Folly of the Month: Twenty-six leaders agree to grade their own homework
At the summit of 8 and 9 December the eurozone, plus a clutch of hopeful onlookers, agreed a "fiscal compact" that would write balanced-budget rules into national constitutions and impose near-automatic sanctions on deficit offenders unless a three-quarters majority votes to stop them. The remedy for a crisis caused by Brussels failing to enforce its own rules was, naturally, to hand Brussels more rules to fail to enforce. David Cameron, asking only that the City of London be spared a new financial transactions levy, declined to sign and was promptly cast as Neville Chamberlain by people who had spent the previous decade ignoring the Stability and Growth Pact. He sat alone; the other twenty-six agreed to march their national parliaments off to ratify a treaty drafted at four in the morning.
1. The printing press finds an extra €489 billion down the back of the sofa
On 21 December the European Central Bank lent 523 banks the tidy sum of €489 billion for three years at one per cent, having cut its main rate to that same one per cent a fortnight earlier. It is not a bailout, you understand. It is merely half a trillion euros handed to the banks that bought the bonds that funded the governments that broke the rules.
2. Brussels declares war on your washing powder
On 14 December MEPs voted to make detergents almost phosphorus-free, capping a standard dose of washing powder at half a gram of phosphorus from 2013 and your dishwasher tablet at three-tenths of a gram by 2017. Twenty-seven nations, one central bank teetering, and the Parliament found time to legislate the precise chemistry of your kitchen sink.

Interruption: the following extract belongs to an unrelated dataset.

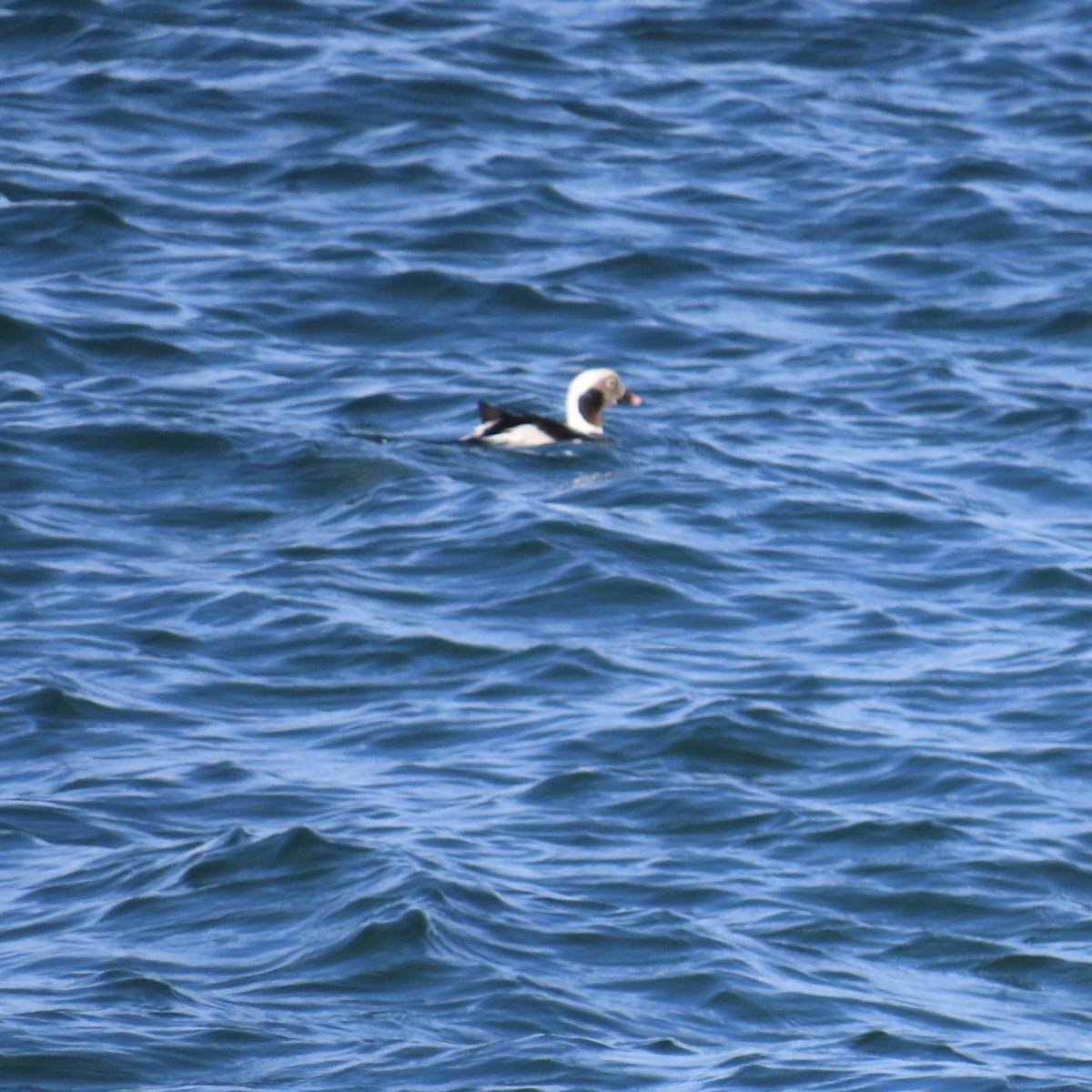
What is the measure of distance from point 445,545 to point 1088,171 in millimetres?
8025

3. A union in crisis decides this is the moment to grow
On 9 December, in the margins of the very summit where the euro was unravelling, the leaders signed Croatia's accession treaty, the Parliament having given its blessing on 1 December. Nothing says confidence in the project quite like recruiting a twenty-eighth passenger as the ship takes on water.
4. Surveillance gets a friendly little "consultation"
On 15 December the Commission circulated a paper, "Consultation on reform of Data Retention Directive: emerging themes and next steps", on reworking the law that obliges your phone company to log who you call and when, on the off chance the state should later wish to know. The directive was already being shredded in national courts as a breach of basic rights, so Brussels set about discussing not whether to keep blanket retention, but how to dress it up better next time.
5. One permit to rule them all
On 13 December the Parliament adopted the Single Permit Directive, a combined work-and-residence card for non-EU nationals that conveniently came bundled with a "common set of rights". A bloc that cannot agree how to control its own external border instead harmonised the paperwork for letting people through it, and called the result migration management.
6. The orange-juice police are on patrol
Among December's pressing business the Parliament debated new labelling rules so that consumers might at last discover whether sweeteners had been added to their fruit juice. One trembles to imagine how Europeans navigated the carton aisle for the preceding two thousand years without a directive to guide their hand.
7. A new procurement rulebook, sold as simplification
On 20 December the Commission unveiled fresh public-procurement directives to "modernise and simplify" how governments buy things, replacing rules that were themselves once sold as modern and simple. The genuine fix, of course, would be for Brussels to buy less and command less; instead member states received a thicker manual on how to obey.
→ cms.law
8. A directive to protect victims, written for everyone's benefit but the member states'
The December plenary advanced EU-wide rules to extend protection orders for victims of stalking, harassment and violence across borders. A worthy aim, undoubtedly, and one national courts had managed for centuries, but every cross-border directive is another field where the last word drifts quietly from your capital to Luxembourg.
9. The mighty Union cannot agree to be tough on Iran
On 1 December the EU's foreign ministers met to discuss sanctions on Iran's nuclear programme, talked sternly about the energy sector, and then agreed to agree later, kicking any actual oil embargo into the new year. Twenty-seven foreign policies in one room produced precisely one outcome: a press line promising firm action at the next meeting.